DPD announced its initiative, which followed up on a pilot program and a longstanding policy allowing officers to buy their own cameras, in the wake of high-profile police shootings, including the June 2014 shooting of Jason Harrison by Dallas police. In that case, an officer’s personal body camera recorded the shooting. A Dallas County Grand Jury saw the video and voted not to indict the officers involved in the shooting, John Rogers and Andrew Hutchins.
At the time, then-Dallas Police Chief David Brown asked the Dallas City Council for enough money to give 200 cops cameras every year for the next five years. The goal, Brown said, was to equip about half of the department’s 2,200 officers with cameras, increasing the likelihood that there would be a camera at every incident involving Dallas police personnel. Thanks to money from the state and federal grants, DPD managed to complete its project about three years early.
Dallas officers equipped with cameras are recording about one hour of their shift on the cameras. That's about half the national average
Last year, Brown said an anticipated push back from frontline officers did not occur. “Apparently the millennials we’re hiring had a different view of things than their 50-year-old union bosses,” he told the Observer. “They clamor for wearing body cameras.”
So far, Stokes said, officers have uploaded about 33 terabytes of video to the department’s cloud-based evidence locker. Those videos, which have been tagged and annotated by officers in the field using a smartphone-like device, are kept for 30 days before being deleted if they aren’t part of an investigation or marked as important for any other reason.
Officers equipped with cameras are recording about one hour of their shift on the cameras. That's about half the national average. The reason for the disparity, Stokes said, is that officers haven’t grown accustomed to turning the cameras on and off when confronted with an interaction that should be recorded. It’s about muscle memory, he said.

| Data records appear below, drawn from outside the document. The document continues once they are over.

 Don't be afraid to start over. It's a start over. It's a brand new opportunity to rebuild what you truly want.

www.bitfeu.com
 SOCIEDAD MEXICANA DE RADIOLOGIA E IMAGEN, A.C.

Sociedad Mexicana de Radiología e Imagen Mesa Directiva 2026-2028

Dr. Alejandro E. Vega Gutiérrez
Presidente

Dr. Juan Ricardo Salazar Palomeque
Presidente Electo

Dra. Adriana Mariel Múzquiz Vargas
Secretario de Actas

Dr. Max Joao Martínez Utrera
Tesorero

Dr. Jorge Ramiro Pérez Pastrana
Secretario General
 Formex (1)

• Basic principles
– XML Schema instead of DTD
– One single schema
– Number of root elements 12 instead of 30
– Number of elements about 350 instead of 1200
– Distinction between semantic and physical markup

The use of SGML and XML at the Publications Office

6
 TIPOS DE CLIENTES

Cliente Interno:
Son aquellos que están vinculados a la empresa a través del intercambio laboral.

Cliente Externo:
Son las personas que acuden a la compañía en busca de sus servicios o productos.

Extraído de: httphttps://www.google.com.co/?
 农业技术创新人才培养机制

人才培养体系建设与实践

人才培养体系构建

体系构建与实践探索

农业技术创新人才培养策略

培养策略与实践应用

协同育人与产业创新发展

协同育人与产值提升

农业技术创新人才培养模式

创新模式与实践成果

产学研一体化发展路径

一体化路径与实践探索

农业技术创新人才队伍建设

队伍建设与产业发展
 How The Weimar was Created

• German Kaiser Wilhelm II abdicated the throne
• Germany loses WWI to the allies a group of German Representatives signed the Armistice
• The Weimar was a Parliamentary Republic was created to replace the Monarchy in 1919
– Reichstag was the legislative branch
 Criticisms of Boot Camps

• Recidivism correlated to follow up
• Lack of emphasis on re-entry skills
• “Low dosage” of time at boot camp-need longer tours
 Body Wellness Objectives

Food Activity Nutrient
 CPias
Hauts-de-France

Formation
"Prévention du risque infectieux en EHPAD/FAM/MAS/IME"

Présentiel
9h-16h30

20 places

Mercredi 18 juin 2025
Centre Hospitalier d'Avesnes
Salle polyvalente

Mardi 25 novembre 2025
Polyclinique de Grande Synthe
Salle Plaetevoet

“For most agencies that start out [with body cameras] it’s the same,” Stokes said. “As officers progress in the program we get more.”
The camera is supposed to be turned on whenever an officer has an adversarial interaction with the public. If an officer is doing something like eating lunch, talking to a supervisor or blocking traffic, his or her camera should not be in use, Stokes said.
Now that DPD has its cameras, it will look for new ways to use them. Dallas Interim Police Chief David Pughes said Monday that the department is in talks with the district attorney’s office to use the cameras for expanded evidence collection during domestic violence calls.